2.2. Abiotic degradation
Synthetic hetero-chain polymers are often susceptible to
hydrolytic cleavage that can be followed by microbial
bioassimilation (e.g., polyesters), while carbon-chain
polymers undergo degradation by peroxidation and formation of low-MW carboxylic acids further used as
carbon sources by bacteria and fungi. This process can
be controlled by controlling the peroxidation step. It is
possible to control photolysis, photo-biodegradation,
hydro-biodegradation, antioxidant-controlled photo-biodegradation and thermal biodegradation using chemical
structure and additives. The change in mechanical
properties is due to chemical modification and leads to
smaller MW products that are susceptible to MOs.

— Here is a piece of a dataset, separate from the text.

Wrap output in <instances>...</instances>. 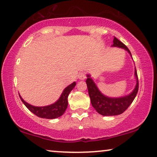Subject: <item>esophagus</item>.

Products with these special properties are very important
in medicine, agricultural technology, water and fertilizer
conservation, controlled release, forestry and packaging.
Abiotic degradation can be very easily determined,
though the experiments sometimes take a long time [34]
(e.g., hydrolysis and photo degradation are easy to
determine via weight loss [35,36]). Other physical
parameters (e.g., elongation, breaking loads, moisture
absorption, shear characterization and change in diameter) provide standard test methods in polymer research
so they are easily applicable [3739]. In addition, tracer
studies (with isotope labeling) and development of
accelerated test methods [changes in parameters (e.g.,
salinity, temperature, pressure, pH and UV light)] would
provide new challenging areas of research [17].
It is generally known that polymers with ester bonds
may be degraded by hydrolysis because hydrolytic processes under natural conditions can cleave ester bonds.
Different studies on hydrolytic degradation have been
published for hydrogels from:
 microbial poly(amino acid)s [40];
 poly(lactic acid)/poly(ethylene oxide)/poly(lactic acid)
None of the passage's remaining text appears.